In one embodiment, audiovisual conference service 108 can manage the size of the jitter buffer that is used by the different network interfaces of the device 102A. In this embodiment, the audiovisual conference service 108 can receive a heads-up that a Wi-Fi off channel scan is about to start. In one embodiment, a Wi-Fi interface of the device 102A can receive a request to perform a task that will take the channel offline for a small period of time. In this embodiment, instead of acting immediately, the interface can send a heads up and start later. This delay can be a function of the magnitude of the single outage period. By receiving a heads-up that Wi-Fi off channel scan is about to start, the audiovisual conference service 108 can adjust a target delay to compensate for the Wi-Fi off channel scan. In one embodiment, the Wi-Fi off-channel scan heads-up is time period that is long enough to allow a jitter buffer to grow to a reasonable size to handle the delays caused by a Wi-Fi off-channel scan. As per above, the small network outages due to the Wi-Fi off-channel scanning can produce spikes in the measured jitter of typically few hundred milliseconds. These jitter spikes can result in audio erasures. In one embodiment, increasing the target delay to size that can handle the Wi-Fi off-channel scan can cause the jitter buffer to grow during the time period prior to the Wi-Fi off-channel scan start, so that the jitter buffer is large enough to handle the delay caused by the Wi-Fi off-channel scan. The jitter buffer adjustment, in one embodiment, can be handled by the normal jitter buffer management.

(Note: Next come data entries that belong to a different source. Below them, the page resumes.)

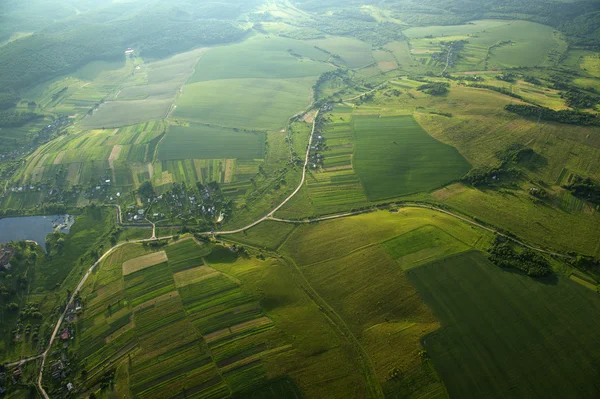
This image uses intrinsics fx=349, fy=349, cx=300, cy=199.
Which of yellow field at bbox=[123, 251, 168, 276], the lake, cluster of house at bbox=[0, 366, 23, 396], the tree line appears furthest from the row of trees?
the lake

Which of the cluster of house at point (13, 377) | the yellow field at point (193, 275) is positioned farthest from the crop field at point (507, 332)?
the cluster of house at point (13, 377)

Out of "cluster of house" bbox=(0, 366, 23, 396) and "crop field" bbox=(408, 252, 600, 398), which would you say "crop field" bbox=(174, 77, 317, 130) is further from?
"cluster of house" bbox=(0, 366, 23, 396)

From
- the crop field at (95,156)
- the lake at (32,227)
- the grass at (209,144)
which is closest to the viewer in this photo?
the lake at (32,227)

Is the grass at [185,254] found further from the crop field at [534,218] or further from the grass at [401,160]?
the crop field at [534,218]

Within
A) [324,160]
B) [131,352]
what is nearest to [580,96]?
[324,160]

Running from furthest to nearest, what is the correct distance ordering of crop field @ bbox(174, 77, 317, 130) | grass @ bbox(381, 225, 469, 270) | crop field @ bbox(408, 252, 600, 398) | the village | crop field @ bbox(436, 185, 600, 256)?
crop field @ bbox(174, 77, 317, 130) < the village < crop field @ bbox(436, 185, 600, 256) < grass @ bbox(381, 225, 469, 270) < crop field @ bbox(408, 252, 600, 398)

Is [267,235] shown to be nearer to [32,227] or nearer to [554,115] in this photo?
[32,227]
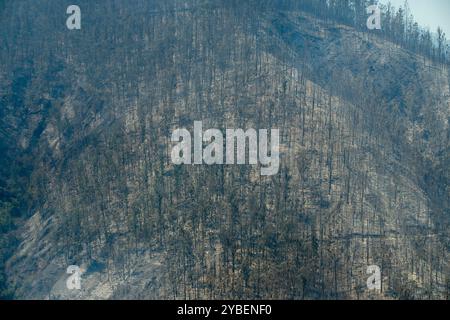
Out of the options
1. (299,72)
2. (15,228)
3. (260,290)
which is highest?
(299,72)

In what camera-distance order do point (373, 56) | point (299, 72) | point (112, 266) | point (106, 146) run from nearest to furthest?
point (112, 266) → point (106, 146) → point (299, 72) → point (373, 56)

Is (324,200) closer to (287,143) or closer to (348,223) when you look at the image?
(348,223)

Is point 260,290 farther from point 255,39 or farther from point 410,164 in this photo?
point 255,39

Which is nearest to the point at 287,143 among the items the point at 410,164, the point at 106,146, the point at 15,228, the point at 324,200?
the point at 324,200

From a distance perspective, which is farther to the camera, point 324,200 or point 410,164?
point 410,164

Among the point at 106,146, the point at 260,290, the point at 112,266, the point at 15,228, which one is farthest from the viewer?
the point at 106,146

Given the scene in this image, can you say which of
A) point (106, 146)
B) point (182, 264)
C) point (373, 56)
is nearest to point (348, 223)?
point (182, 264)

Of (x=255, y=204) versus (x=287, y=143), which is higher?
(x=287, y=143)
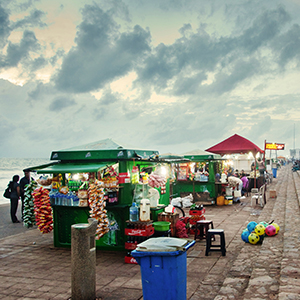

In one embodiment, if a device (e.g., device 102A) uses a Wi-Fi interface for conducting a video telephony call, the Wi-Fi interface can sometimes go off-channel that disrupts the communications. In this embodiment, the Wi-Fi interface performs off-channel scanning that tunes the Wi-Fi radio to another channel to look for available access points (APs) or scans for APs on a channel to which it is not connected (hence “off-channel”). The device scans the off-channel APs looking for a suitable AP to connect to in case it needs to roam from its current ‘on-channel’ AP. FIG. 2 is an illustration of one embodiment of a plot 200 showing Wi-Fi off-channel events interrupting a video telephony stream. In FIG. 2, the plot 200 plots latency of the video telephony packets (illustrated as an interpacket delay in milliseconds (ms) (202)) versus time 204. For most of the time, the latency is below 40 ms (206), which is latency that can be used for a high-quality video telephony call. However, periodically, the Wi-Fi interface will go off-channel as described above. During this time, the Wi-Fi temporarily disrupts the communication of the video telephony (and all other communications) during this time, leading large increases in latency for the video telephony call (208). This can cause the latency to jump to 100 ms, 200 ms, 300 ms, or even higher. In one embodiment, because these off-channel scans occur locally on the device, the network can capture when these off-channel scanning events begin and end.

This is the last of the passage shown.